• [EXERCISE PROMPT]:
Could you print exactly the lines of the listing below, starting at the line that has "order: Columbiformes" and ending at the line that has "category: kereru", and only those lines?

• [GIVEN ENTRIES]:

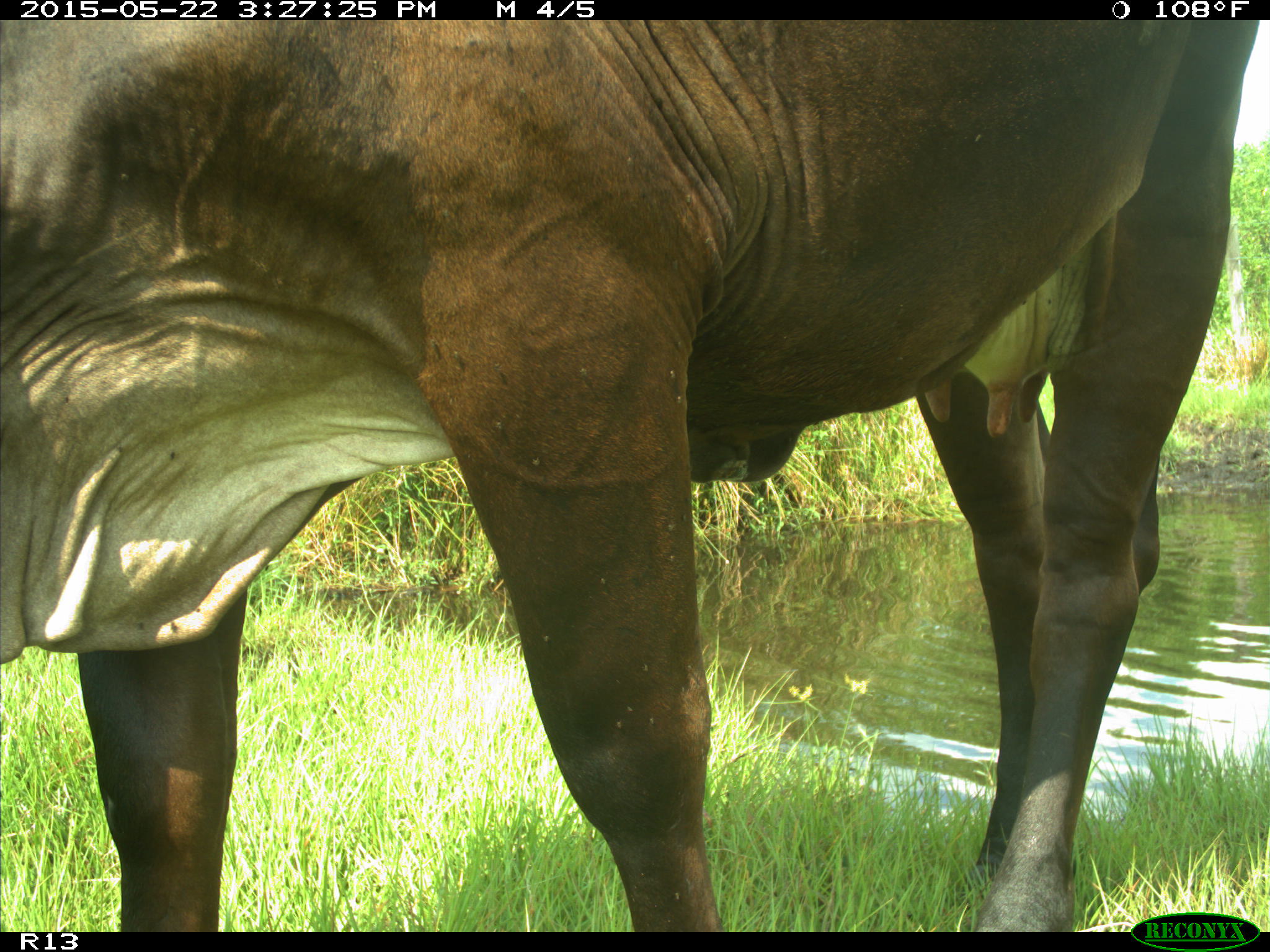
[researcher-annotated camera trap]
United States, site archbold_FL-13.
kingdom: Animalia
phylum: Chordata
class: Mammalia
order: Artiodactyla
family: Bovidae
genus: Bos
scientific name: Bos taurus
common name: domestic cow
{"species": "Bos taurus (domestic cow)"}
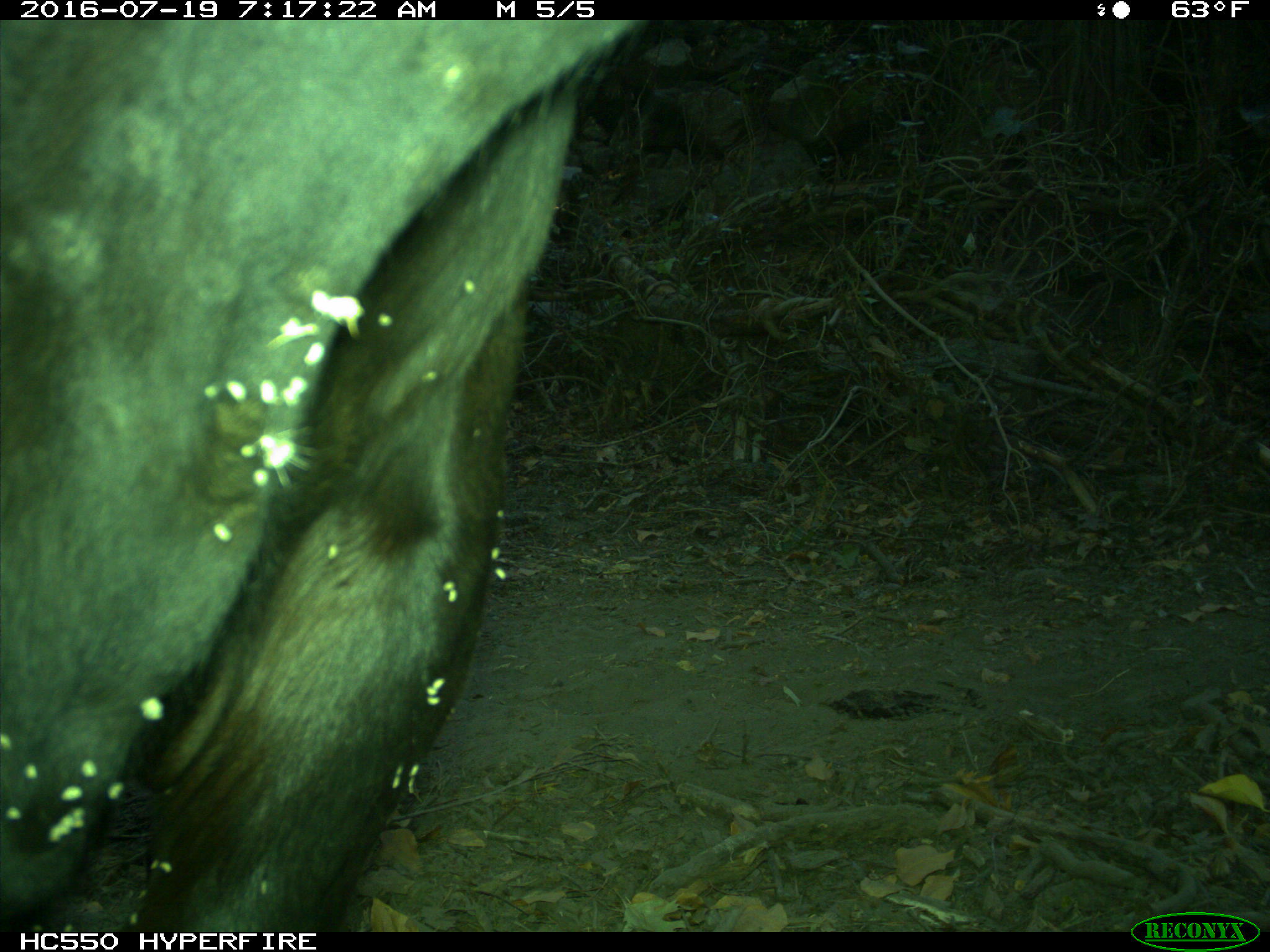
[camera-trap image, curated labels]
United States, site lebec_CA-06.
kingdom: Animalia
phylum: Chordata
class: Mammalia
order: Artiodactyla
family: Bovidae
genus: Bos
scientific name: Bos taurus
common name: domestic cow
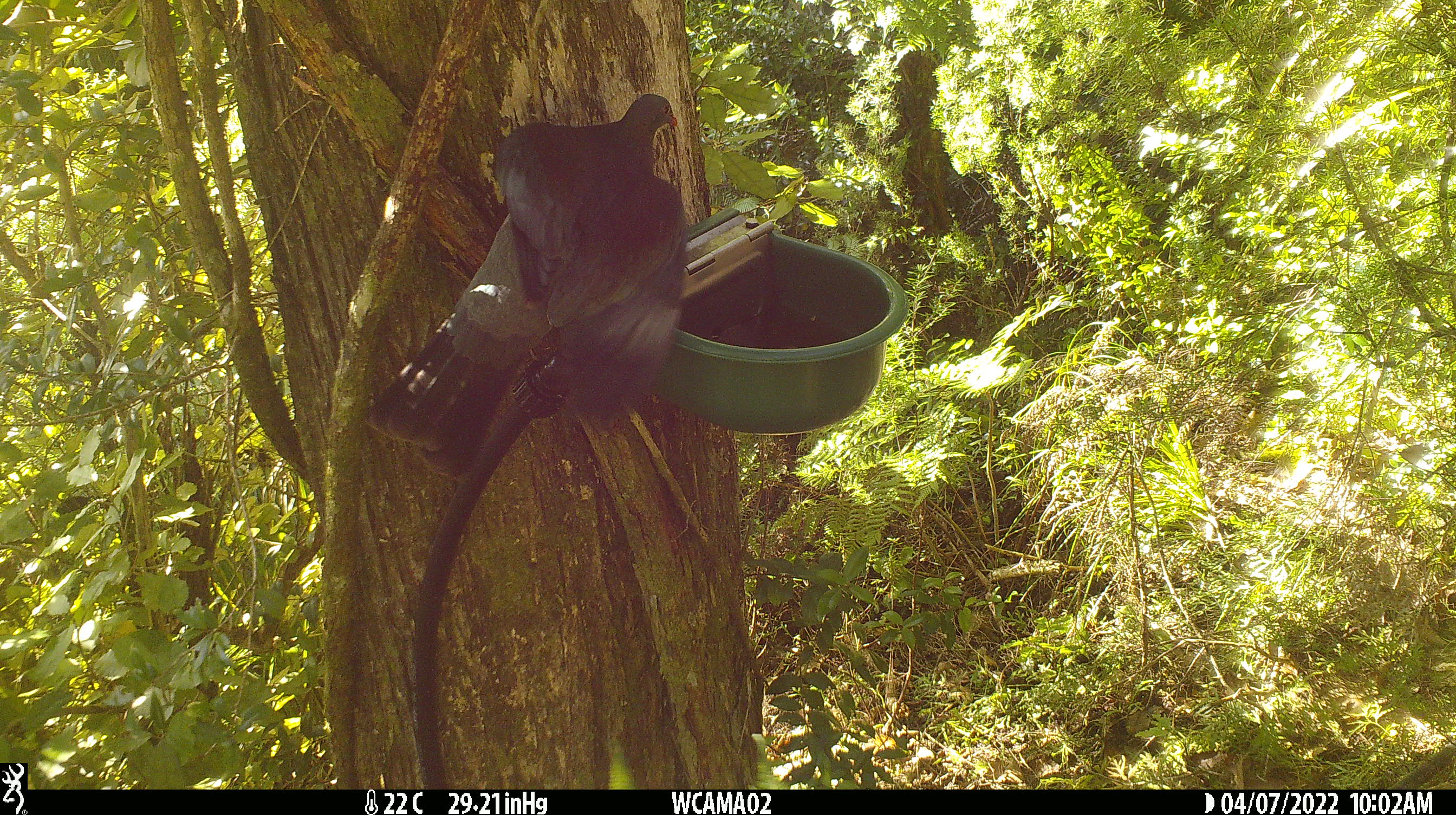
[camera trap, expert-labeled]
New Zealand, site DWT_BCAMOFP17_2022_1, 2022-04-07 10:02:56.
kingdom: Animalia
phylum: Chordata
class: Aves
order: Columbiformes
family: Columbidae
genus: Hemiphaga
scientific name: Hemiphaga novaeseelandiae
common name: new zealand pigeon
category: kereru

* * *

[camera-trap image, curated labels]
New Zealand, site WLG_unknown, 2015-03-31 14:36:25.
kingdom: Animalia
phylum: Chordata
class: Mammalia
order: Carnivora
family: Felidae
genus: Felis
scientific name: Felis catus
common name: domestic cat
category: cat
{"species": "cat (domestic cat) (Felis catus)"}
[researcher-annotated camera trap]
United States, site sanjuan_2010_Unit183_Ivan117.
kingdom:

---

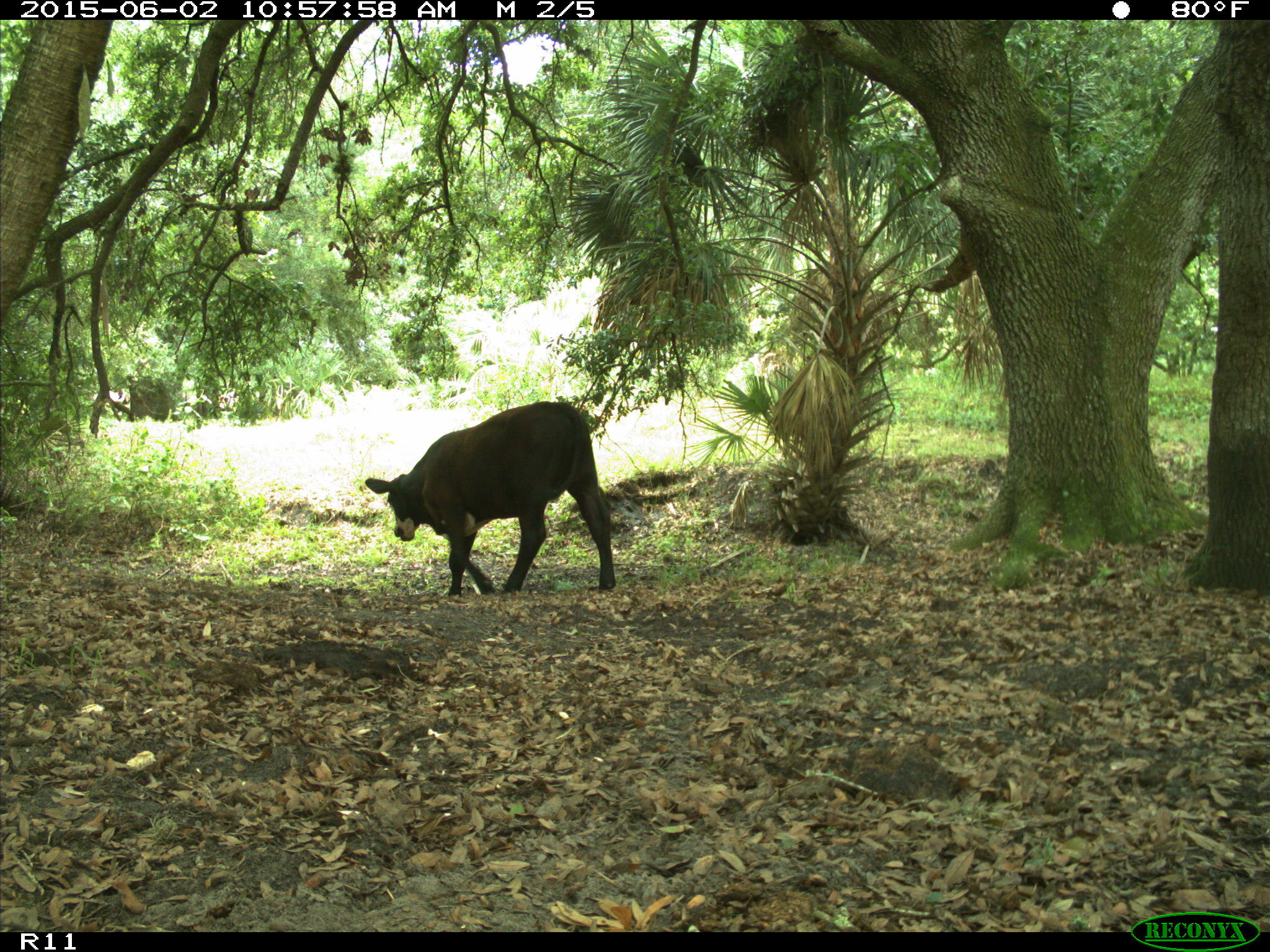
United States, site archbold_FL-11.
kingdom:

• [RESPONSE BELOW]:
order: Columbiformes
family: Columbidae
genus: Hemiphaga
scientific name: Hemiphaga novaeseelandiae
common name: new zealand pigeon
category: kereru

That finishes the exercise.